Cool heads under pressure. Winning the key moments.
These will be the catch phrases for the All Blacks in the Rugby World Cup playoffs in October, and they can take their lead from an assured display by the New Zealand Under 20s, who annexed their fifth world title with a hard-earned 21-16 victory over England yesterday in Italy.
Committed defence, led by the likes of Blake Gibson and Jack Goodhue, and a moment of Vince Aso magic were key factors in their first triumph at this level since 2011. That class of 2011, captained by Luke Whitelock and coached by Mark Anscombe, beat England 33-22 in the decider in the Italian city of Padova.
Coach Scott Robertson, who performed his breakdancing routine last seen at the 2013 ITM Cup final, revealed the squad had tapped into some World War II history, rich in New Zealanders performing heroic deeds in Italy and Crete, for motivation.
"Our theme this year was the Italian campaign of the second division, which involved the New Zealand Maori Battalion as well, and we used a lot of their themes when they were in Italy. They fought hard and had their final in Trieste. We used that tonight," said Robertson. He was assistant last year when New Zealand lost in heart-breaking fashion to South Africa in the semifinal, after their set-piece and ability to handle high ball pressure, among other areas, was put under the blowtorch. They did their homework, beefed up the pack without losing any of their expansive mindset, and were able to heap all the pressure on England after leading 11-10 at the break. And they did it without huge input from danger wing Tevita Li, whose space in the wider channels was curtailed, and without any breaks from the match officials.

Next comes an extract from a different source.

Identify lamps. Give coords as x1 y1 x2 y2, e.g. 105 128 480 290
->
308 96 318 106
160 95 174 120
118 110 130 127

If they had lost, New Zealand would have been within their rights to bemoan another appallingly bad intervention by a match official after No 8 Akira Ioane was sinbinned in the second spell. Upon the recommendation of assistant referee Ben Whitehouse of Wales, he was yellow carded for a no-arms tackle. There was just one problem: he used his arms. A quick check with the TMO, which has often been the default option with referees in this tournament, would have shown this. That option was not used.
England started with fire and brimstone in the pack, and scored through second-five Max Clark. Vince Aso had endured a mixed tournament, but he made an immediate impact as replacement for the injured TJ Faiane. There looked to be nothing on, but Aso made a 35m solo dart to score in the corner. Ioane also ploughed over, and after the last of Otere Black's four goals, New Zealand hung tough for the last 22 minutes.
In other final day action, South Africa had to be content with bronze after beating France 31-18, while Australia clinched fifth position, defeating Wales 28-23.
Home side Italy won a nail-biting 20-19 victory over Samoa to remain in the division for 2016. The loss will be bitter disappointment for Samoa, who looked to have assembled a competitive team.
World pecking order
World Rugby U20 Champs
(Cremona and Viadana, Italy)
Day five results
11-12: Italy 20 Samoa 19
9-10: Argentina 38 Japan 21
7-8: Ireland 17 Scotland 9
5-6: Australia 28 Wales 23
3-4: South Africa 31 France 18
Final: New Zealand 21 (Vince Aso, Akira Ioane tries; Otere Black con, 3 pen) England 16 (Max Clark try; Rory Jennings con, 3 pen) Halftime: 11-10 New Zealand.